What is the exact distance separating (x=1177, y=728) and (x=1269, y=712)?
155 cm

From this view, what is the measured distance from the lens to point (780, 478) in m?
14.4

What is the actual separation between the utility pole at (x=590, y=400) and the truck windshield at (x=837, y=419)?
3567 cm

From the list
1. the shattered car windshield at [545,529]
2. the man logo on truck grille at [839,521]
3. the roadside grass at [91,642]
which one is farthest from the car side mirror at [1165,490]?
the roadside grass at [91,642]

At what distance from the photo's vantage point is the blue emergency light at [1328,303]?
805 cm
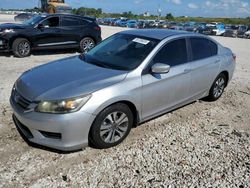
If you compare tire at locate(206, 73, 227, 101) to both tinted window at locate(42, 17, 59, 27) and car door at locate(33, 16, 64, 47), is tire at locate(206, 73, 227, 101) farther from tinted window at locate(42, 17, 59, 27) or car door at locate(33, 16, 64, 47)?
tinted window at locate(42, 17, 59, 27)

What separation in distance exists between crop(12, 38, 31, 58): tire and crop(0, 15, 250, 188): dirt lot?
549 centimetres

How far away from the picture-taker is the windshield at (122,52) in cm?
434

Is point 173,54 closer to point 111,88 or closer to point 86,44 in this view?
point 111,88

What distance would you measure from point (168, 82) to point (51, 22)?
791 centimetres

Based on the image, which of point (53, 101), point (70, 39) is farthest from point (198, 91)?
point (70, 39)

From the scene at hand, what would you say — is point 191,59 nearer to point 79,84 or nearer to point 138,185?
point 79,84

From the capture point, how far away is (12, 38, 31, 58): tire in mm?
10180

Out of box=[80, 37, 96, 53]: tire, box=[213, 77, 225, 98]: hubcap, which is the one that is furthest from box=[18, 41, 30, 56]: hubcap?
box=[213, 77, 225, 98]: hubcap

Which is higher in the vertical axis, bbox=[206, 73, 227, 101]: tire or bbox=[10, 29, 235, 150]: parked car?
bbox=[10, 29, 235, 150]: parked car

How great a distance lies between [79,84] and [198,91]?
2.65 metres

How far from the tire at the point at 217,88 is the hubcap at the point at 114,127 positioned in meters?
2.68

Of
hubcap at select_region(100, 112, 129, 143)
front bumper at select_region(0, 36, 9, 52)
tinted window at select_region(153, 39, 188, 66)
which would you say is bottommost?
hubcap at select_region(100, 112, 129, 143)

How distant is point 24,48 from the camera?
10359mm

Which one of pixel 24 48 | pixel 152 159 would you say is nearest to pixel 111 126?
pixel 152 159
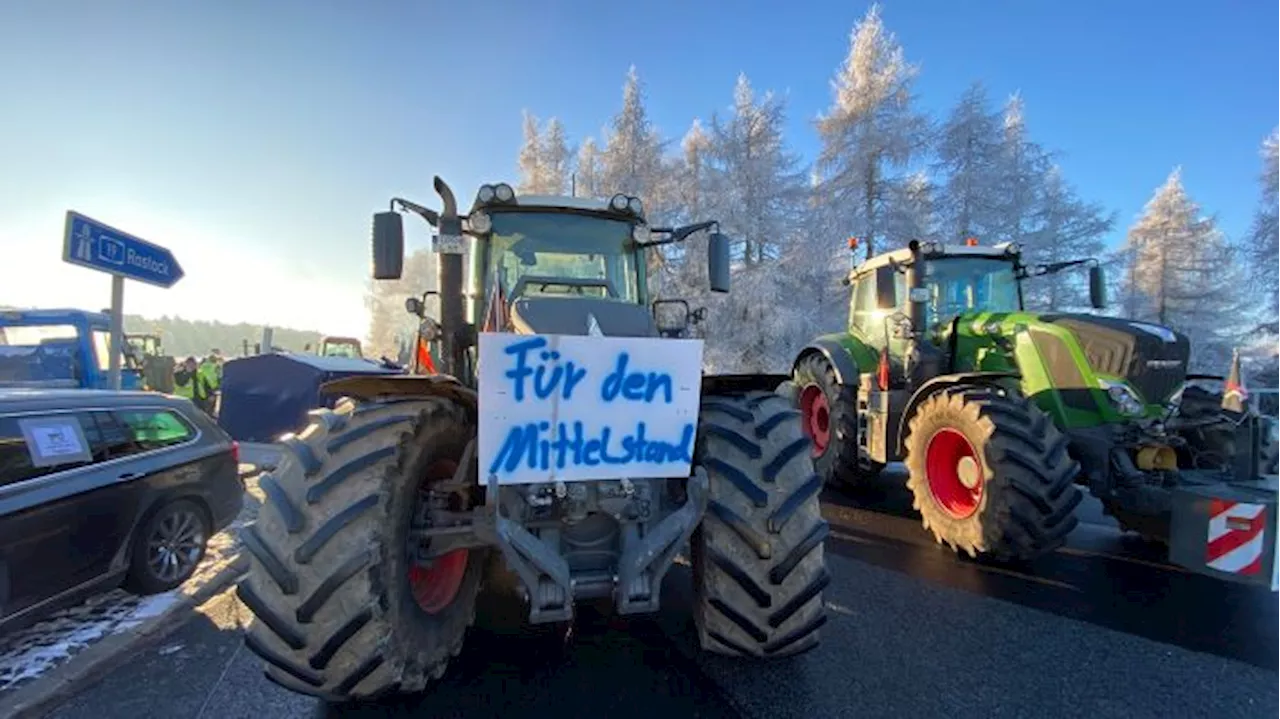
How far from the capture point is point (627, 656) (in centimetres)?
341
::::::::::
_Aim_
Rescale the rows from the line with "How great a" through the end of the rows, both included, writing each line out again with its request. Multiply every number in the answers, the distances and coordinates alike, by 2.55 and round it half up to as many decimal places as it had, and leave the pictures out.

_Final result_
How great a distance lies between [79,84] and [198,91]?
6.76 metres

How far from the tire at the point at 217,88 is the hubcap at the point at 114,127 positioned in meters?
6.83

Of
hubcap at select_region(100, 112, 129, 143)
front bumper at select_region(0, 36, 9, 52)
tinted window at select_region(153, 39, 188, 66)
which would you say is bottommost?
hubcap at select_region(255, 286, 329, 365)

How distant is point 24,48 from the camera?
26415mm

Which one of pixel 24 48 | pixel 152 159 would you say is nearest to pixel 111 126?
pixel 388 405
How far from the capture point is point (627, 656) (in centimetres)?
870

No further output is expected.